There was another place in Santa Barbara, Sunlight Mission, but they only took women with at least two or three kids. With only a single child, they would turn women away.
I called the YWCA. They did not take any children. And they took no women without money. It cost to stay at this Christian charity.
“So, what kind of woman do you turn away most often?” I inquired.
“We have to turn away old women,” they answered. “They have no money, and they are too old or sick to work. They sleep in depots. It's very hard to get rid of them; nobody wants them. They just spend the night in the parks, or wherever they can find a bench.”
Just to make a comparison, I called around to learn where destitute men could go. Men could go to several places, with anywhere from two hundred to five hundred beds. They had to be men alone, no women along for this male privilege. And men never had kids with them, though male children would be allowed, but not girls.
Working the lines, and researching situations, revealed to me a big hatred of woman. Why are women hated so much? What have we done to deserve this discrimination against us and our children?

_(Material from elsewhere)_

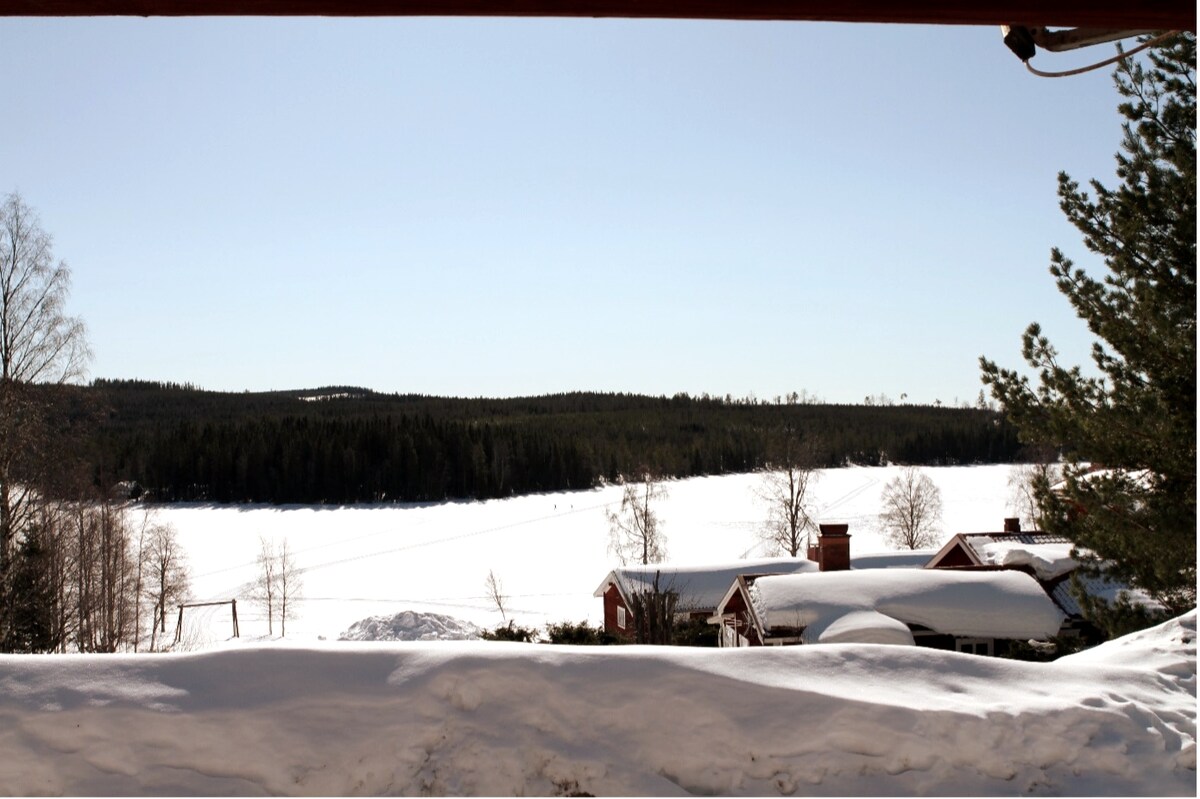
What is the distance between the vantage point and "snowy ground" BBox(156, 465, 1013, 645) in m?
39.2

I was astonished, depressed, and deeply touched.
I had a huge awakening.
How could this be described best? I looked at men very differently from then on. I saw them as a caste as well, the upper caste. Men had created a world for themselves where even the drunks, and mentally ill men, fared better than the women in the same condition. It was unforgivable. And the men didn’t care. They laughed at the Woman’s Libbers. Men, as a gender, didn’t care. They didn’t have a gender consciousness. They didn’t own responsibility for their own sex.
“Man” meant to them all humanity, but in reality, it was just them.
Men looked after each other, even when the chips were down, better than they did their mothers, sisters, wives and daughters.
I thought about all the sweet men I liked, men who would help if they knew how... but they made sure they didn’t know. Propagating ignorance is a way for the status quo to stay on top...
The burden of education, should never be solely on the oppressed.